Here’s the issue:  a significant number of low-wage workers with children qualify for an earned income tax credit (EITC) and a child tax credit whose combined value exceeds what they pay in federal income and payroll taxes.  Some critics are using this fact to argue for cutting the EITC and child credit, both of which received temporary expansions in last year’s Recovery Act.  Those critics need to consider the following realities:

  • The EITC is essential to ensuring that work is better than welfare. Congress created the EITC in 1975 specifically to encourage work:  only working people qualify, and the amount of the credit grows with each additional dollar of wages up to a maximum value.  And it has succeeded.  President Reagan called the large EITC expansion he signed in 1986 “the best anti-poverty, the best pro-family, the best job creation measure to come out of Congress,” and the Committee for Economic Development (an organization of 250 corporate executives and university presidents) said in 2000 that “The EITC has become a powerful force in dramatically raising the employment of low-income women in recent years.”
  • Over time, EITC recipients pay much more in federal taxes than they receive in EITC benefits. This is because more than half of them get the credit only for one or two years at a time, such as when their incomes drop due to a temporary layoff.  Taxpayers who claimed the EITC at least once during an 18-year period paid a net $473 billion in federal income tax revenues over that period (in 2006 dollars), according to a 2008 study by Tim Dowd of Congress’s Joint Tax Committee and John B. Horowitz of Ball State University.
  • Low-income workers pay a disproportionate share of state and local taxes. The lowest-income fifth of taxpayers pay 11 percent of their income in state and local taxes, nearly double the rate that the top 1 percent of taxpayers pay.  (Most states rely heavily on sales taxes, which eat up a larger share of the income of lower-income families than of affluent ones.)  The EITC and child credit can help offset this tax burden for many low-income working families.
  • The child tax credit both helps offset the large cost of raising children and encourages work. Congress created the credit in 1997 to help families meet the costs of raising children, and lawmakers expanded it in 2001 and 2009.  The full credit is worth $1,000 per child.  As with the EITC, only working families qualify.The 2009 expansion made the child credit a more effective work incentive by making millions of low-income families eligible for it for the first time and expanding the credit for many other low-wage families who’d only qualified for a small credit under the old rules, such as those headed by a minimum-wage worker.  This change gave unemployed parents a more powerful reason to look for and take offers of even very low-paying or part-time jobs if those are all they can find.

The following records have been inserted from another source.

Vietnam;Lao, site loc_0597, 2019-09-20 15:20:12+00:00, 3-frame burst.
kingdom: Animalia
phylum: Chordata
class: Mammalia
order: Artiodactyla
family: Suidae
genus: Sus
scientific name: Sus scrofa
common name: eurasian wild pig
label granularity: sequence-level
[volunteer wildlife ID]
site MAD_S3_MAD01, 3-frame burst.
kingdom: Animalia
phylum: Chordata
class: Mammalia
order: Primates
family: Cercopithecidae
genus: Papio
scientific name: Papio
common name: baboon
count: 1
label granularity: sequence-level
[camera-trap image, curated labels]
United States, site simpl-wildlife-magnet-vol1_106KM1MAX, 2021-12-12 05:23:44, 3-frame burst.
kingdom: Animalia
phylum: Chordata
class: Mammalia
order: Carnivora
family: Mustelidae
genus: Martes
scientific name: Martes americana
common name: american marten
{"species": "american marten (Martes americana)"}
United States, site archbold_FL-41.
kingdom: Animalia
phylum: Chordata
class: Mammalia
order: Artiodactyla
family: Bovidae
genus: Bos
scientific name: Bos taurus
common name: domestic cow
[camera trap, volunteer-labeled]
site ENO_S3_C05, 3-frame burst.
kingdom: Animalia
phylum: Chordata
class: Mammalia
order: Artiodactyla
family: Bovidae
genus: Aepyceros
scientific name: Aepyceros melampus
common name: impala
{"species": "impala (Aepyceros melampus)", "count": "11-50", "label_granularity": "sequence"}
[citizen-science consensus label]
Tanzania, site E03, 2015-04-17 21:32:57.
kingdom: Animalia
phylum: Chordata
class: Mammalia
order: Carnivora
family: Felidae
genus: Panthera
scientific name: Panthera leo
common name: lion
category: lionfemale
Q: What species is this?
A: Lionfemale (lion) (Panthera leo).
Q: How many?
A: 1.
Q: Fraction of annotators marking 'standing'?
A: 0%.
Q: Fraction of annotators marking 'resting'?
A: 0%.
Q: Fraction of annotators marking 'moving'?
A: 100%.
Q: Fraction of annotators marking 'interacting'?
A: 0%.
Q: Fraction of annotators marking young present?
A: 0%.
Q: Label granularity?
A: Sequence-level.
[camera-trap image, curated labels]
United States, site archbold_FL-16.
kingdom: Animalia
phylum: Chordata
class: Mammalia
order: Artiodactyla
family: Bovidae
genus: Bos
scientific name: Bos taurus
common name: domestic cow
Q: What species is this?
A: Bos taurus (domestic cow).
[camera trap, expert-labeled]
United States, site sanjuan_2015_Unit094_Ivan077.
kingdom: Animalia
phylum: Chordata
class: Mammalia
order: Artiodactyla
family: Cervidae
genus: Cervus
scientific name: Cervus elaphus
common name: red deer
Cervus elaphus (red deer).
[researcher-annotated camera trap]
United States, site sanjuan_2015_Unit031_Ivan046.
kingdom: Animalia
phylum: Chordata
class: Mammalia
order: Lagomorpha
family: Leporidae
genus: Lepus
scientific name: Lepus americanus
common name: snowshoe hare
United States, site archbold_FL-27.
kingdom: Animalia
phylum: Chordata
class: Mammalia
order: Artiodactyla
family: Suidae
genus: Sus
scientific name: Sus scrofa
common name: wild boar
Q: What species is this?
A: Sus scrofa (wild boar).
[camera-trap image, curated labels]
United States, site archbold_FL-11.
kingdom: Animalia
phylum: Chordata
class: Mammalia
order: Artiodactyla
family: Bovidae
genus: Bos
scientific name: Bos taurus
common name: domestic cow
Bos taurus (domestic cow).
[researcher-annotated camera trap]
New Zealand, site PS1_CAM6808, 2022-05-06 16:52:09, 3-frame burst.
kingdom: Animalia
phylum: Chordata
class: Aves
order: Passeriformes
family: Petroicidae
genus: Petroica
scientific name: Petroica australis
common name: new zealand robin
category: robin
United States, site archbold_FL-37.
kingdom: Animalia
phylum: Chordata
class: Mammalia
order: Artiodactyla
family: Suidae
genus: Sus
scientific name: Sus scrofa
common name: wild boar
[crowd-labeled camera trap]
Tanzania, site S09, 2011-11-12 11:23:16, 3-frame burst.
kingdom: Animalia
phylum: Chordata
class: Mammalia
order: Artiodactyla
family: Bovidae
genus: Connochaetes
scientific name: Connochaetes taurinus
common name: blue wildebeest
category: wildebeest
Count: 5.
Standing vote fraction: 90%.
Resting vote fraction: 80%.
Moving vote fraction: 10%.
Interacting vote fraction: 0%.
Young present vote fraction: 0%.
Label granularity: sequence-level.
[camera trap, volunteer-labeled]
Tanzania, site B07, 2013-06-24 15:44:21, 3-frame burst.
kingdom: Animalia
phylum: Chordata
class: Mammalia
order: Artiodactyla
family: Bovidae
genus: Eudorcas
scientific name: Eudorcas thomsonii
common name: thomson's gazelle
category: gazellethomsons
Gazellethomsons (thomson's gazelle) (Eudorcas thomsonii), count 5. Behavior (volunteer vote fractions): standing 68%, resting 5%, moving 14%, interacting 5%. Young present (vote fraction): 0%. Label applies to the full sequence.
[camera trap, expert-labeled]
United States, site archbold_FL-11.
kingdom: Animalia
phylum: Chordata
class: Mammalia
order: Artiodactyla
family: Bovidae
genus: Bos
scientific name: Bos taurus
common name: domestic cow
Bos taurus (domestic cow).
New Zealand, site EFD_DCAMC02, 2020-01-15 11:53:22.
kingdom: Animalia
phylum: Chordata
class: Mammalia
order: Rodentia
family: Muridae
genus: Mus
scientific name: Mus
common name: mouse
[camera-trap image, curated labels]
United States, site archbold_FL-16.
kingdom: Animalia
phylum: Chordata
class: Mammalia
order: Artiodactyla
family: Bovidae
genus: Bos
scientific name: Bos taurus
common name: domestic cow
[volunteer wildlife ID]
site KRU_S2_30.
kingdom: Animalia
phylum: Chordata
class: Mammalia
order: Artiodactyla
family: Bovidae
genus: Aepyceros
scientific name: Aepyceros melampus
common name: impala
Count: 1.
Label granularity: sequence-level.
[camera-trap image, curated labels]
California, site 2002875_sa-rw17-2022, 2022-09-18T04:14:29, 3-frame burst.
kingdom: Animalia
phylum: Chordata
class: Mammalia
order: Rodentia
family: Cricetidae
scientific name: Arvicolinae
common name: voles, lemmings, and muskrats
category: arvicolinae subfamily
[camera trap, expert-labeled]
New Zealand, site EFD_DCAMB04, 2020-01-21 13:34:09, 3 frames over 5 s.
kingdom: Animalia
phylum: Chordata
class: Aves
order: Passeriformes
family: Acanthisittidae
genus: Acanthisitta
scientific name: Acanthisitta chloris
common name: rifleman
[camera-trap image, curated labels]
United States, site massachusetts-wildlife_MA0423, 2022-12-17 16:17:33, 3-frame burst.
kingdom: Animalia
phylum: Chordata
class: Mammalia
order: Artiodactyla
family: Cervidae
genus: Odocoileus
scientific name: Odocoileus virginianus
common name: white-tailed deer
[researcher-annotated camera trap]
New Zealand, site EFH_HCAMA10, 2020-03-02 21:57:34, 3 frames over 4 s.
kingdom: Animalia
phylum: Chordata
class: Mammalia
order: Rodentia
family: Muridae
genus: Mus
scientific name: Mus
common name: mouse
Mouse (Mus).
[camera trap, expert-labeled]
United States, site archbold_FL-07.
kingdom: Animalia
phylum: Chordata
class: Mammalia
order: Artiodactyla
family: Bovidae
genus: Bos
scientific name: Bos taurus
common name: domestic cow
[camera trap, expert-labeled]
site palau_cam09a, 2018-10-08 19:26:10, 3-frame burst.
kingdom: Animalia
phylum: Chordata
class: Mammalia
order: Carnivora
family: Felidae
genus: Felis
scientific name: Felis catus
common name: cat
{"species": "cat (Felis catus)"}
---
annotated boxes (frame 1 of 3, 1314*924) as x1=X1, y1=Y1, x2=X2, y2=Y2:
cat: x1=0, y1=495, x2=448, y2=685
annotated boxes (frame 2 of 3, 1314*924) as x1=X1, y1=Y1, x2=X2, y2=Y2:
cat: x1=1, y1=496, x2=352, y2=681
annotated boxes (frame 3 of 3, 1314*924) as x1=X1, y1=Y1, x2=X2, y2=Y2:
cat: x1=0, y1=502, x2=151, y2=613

  • Taking money out of low-wage workers’ pockets is the last thing the economy needs now. A family headed by a full-time, minimum-wage worker with two kids will lose nearly $1,500 next year if Congress doesn’t extend the Recovery Act improvement in the child credit.  Since low-income families generally spend all of their income on basics like housing and food, a cut in their income means they’ll spend less.  And less spending, in turn, means fewer jobs and a slower-growing economy.

Low-wage working parents aren’t “freeloaders” sitting home on the couch eating potato chips.  These people are working to make ends meet for their families — on wages that often don’t make that possible.  We should help them succeed.